> **WRITTEN TASK**: Copy the part of the lines below that opens with the line containing "SDO/AIA 171, 131, 304 Å + HMI Bz at start/peak/end." and closes with the line containing "Identify the solar", substituting "images" for "frames" and keeping everything else the same. Omit the pictures from your copy.

> **EXERCISE DATA**:

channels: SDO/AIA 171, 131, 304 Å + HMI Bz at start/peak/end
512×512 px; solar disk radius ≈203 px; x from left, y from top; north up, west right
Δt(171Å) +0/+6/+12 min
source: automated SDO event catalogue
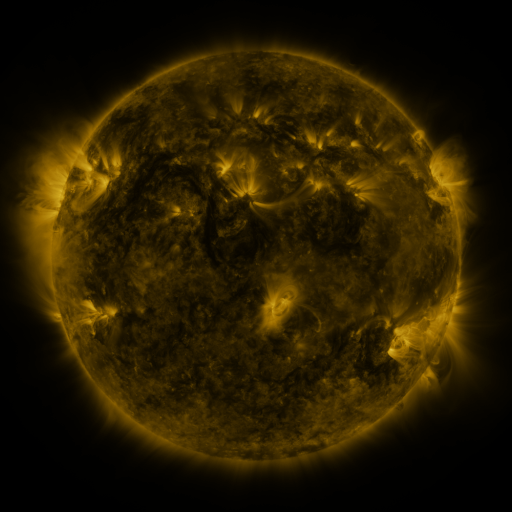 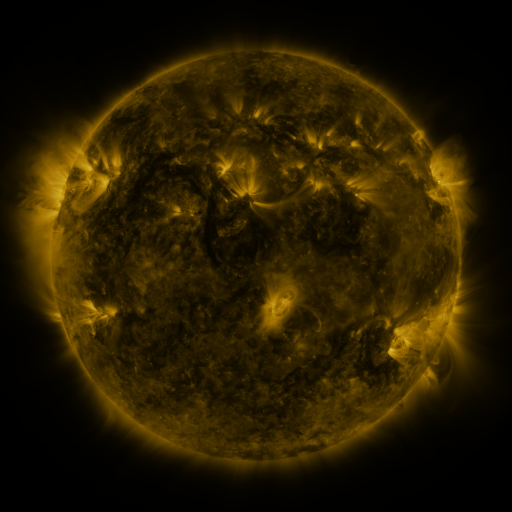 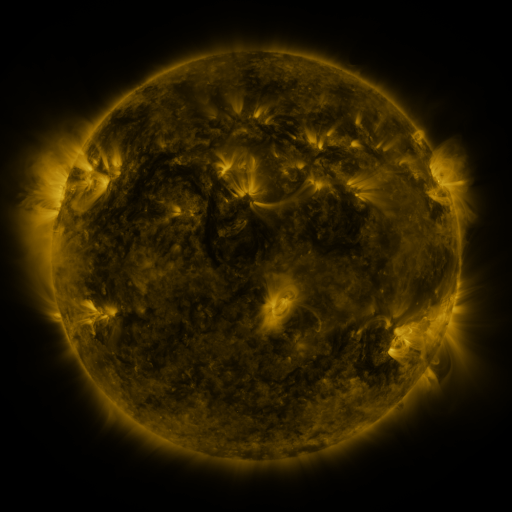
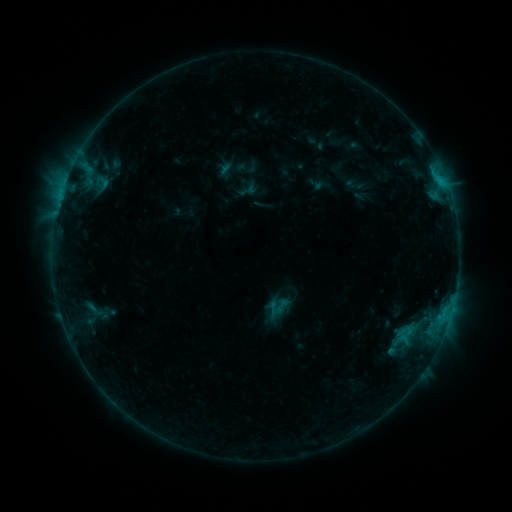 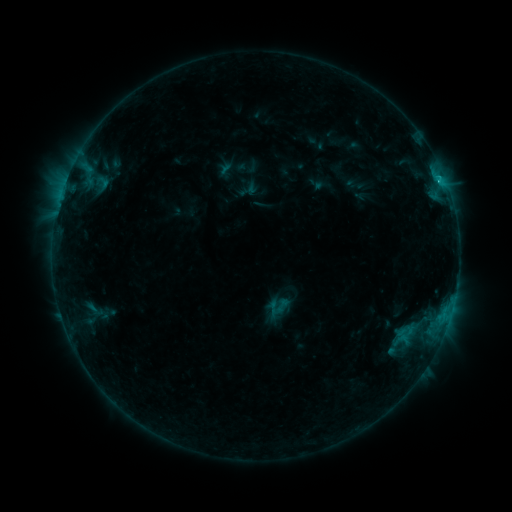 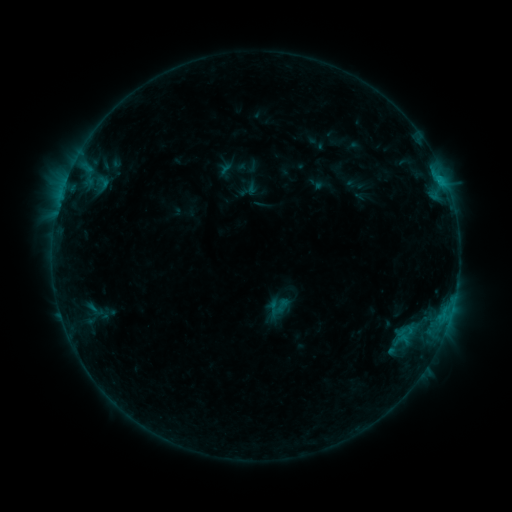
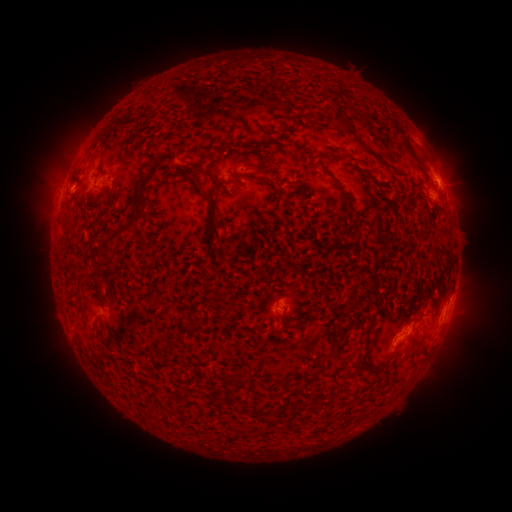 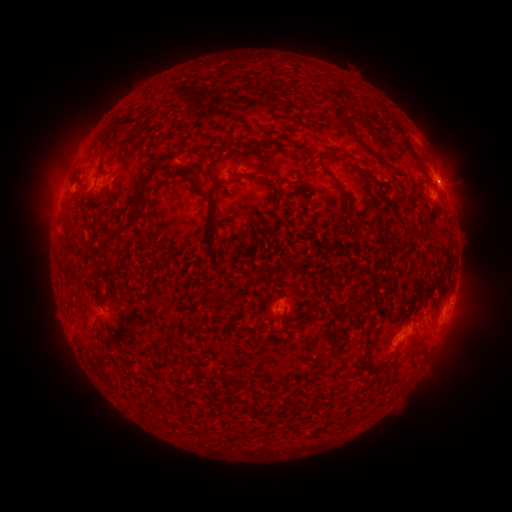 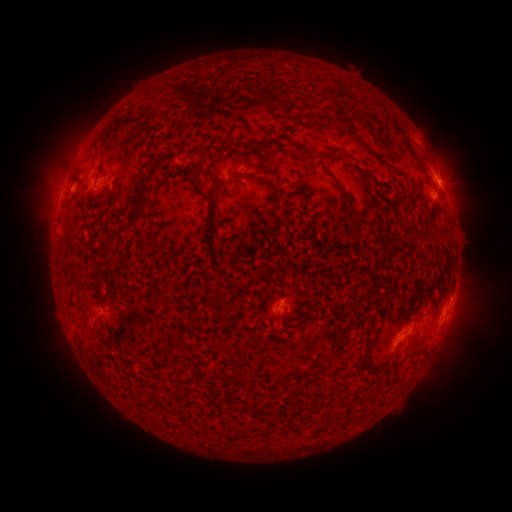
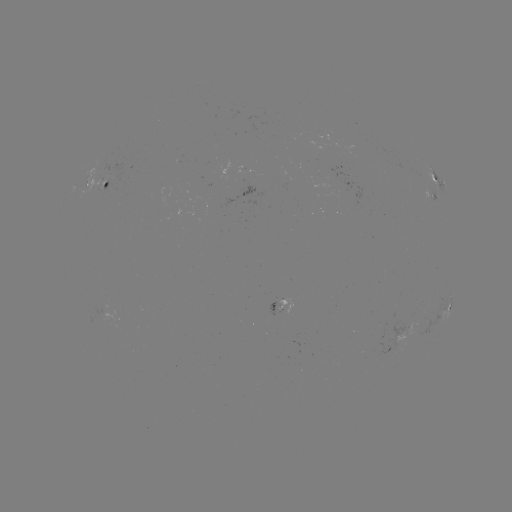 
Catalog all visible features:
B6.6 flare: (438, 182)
* * *
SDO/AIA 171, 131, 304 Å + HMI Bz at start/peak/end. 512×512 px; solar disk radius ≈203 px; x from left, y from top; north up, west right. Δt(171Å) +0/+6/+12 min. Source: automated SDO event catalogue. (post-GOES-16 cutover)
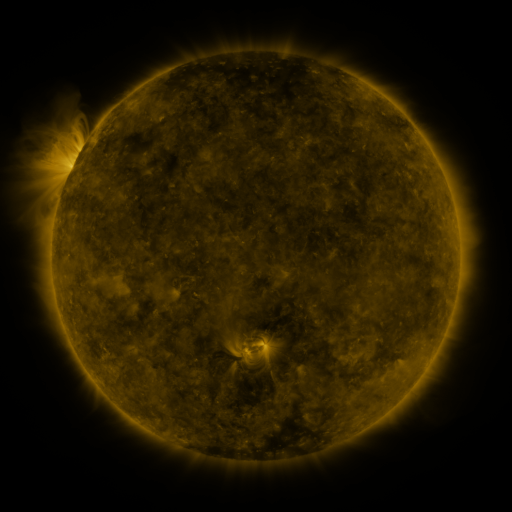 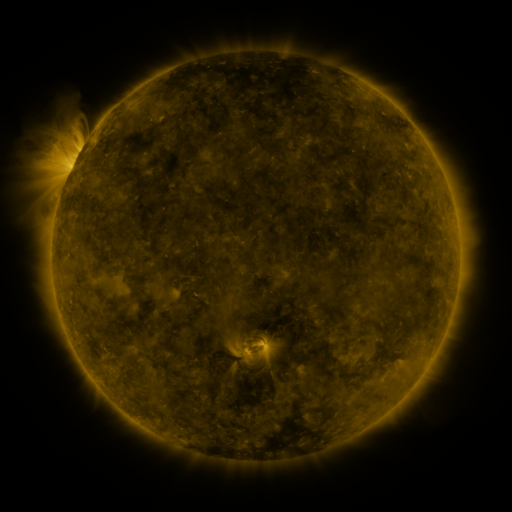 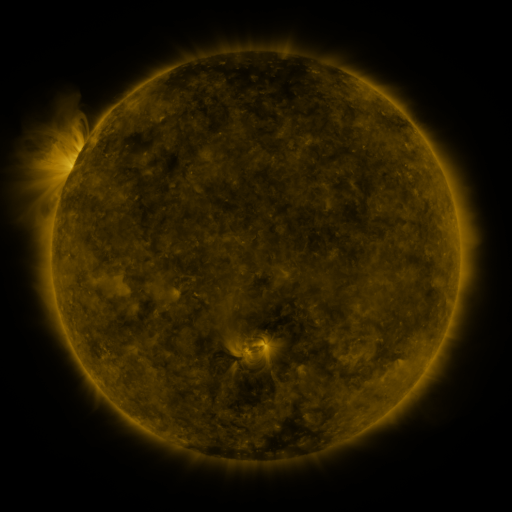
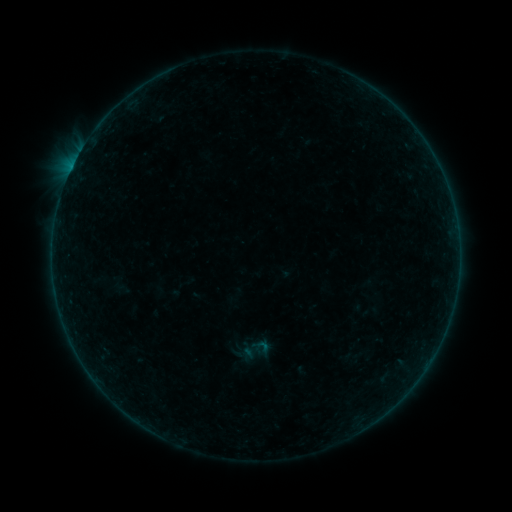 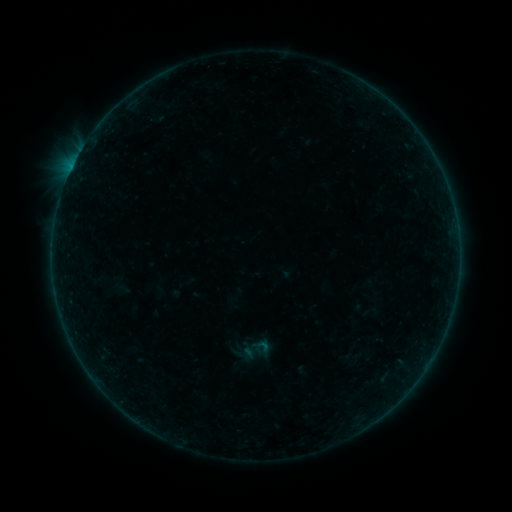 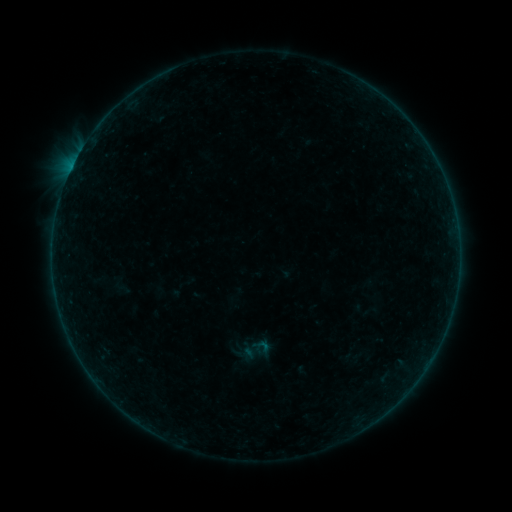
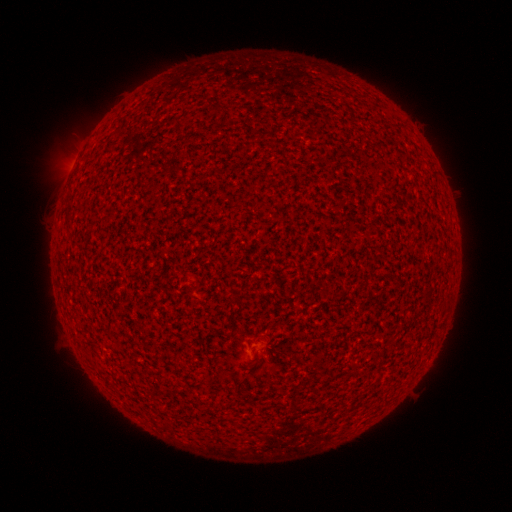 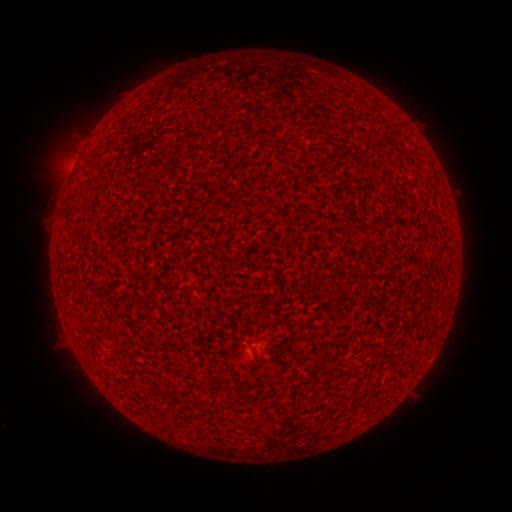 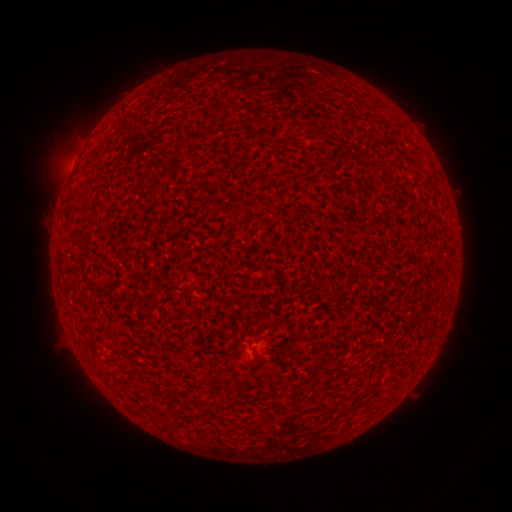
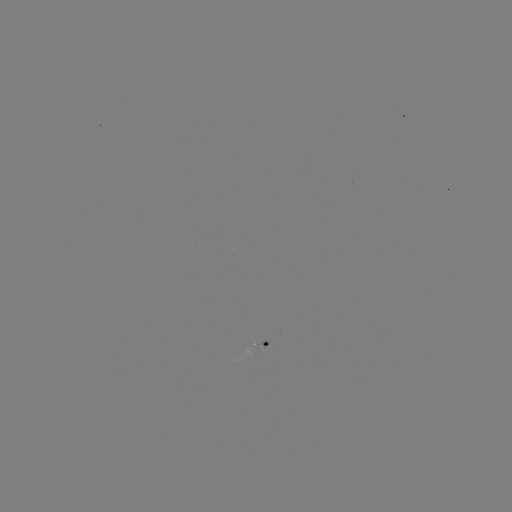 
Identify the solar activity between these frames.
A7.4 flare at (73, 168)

> **SOLUTION TO THIS EXERCISE**:
SDO/AIA 171, 131, 304 Å + HMI Bz at start/peak/end. 512×512 px; solar disk radius ≈203 px; x from left, y from top; north up, west right. Δt(171Å) +0/+6/+12 min. Source: automated SDO event catalogue. (post-GOES-16 cutover)
Identify the solar activity between these images.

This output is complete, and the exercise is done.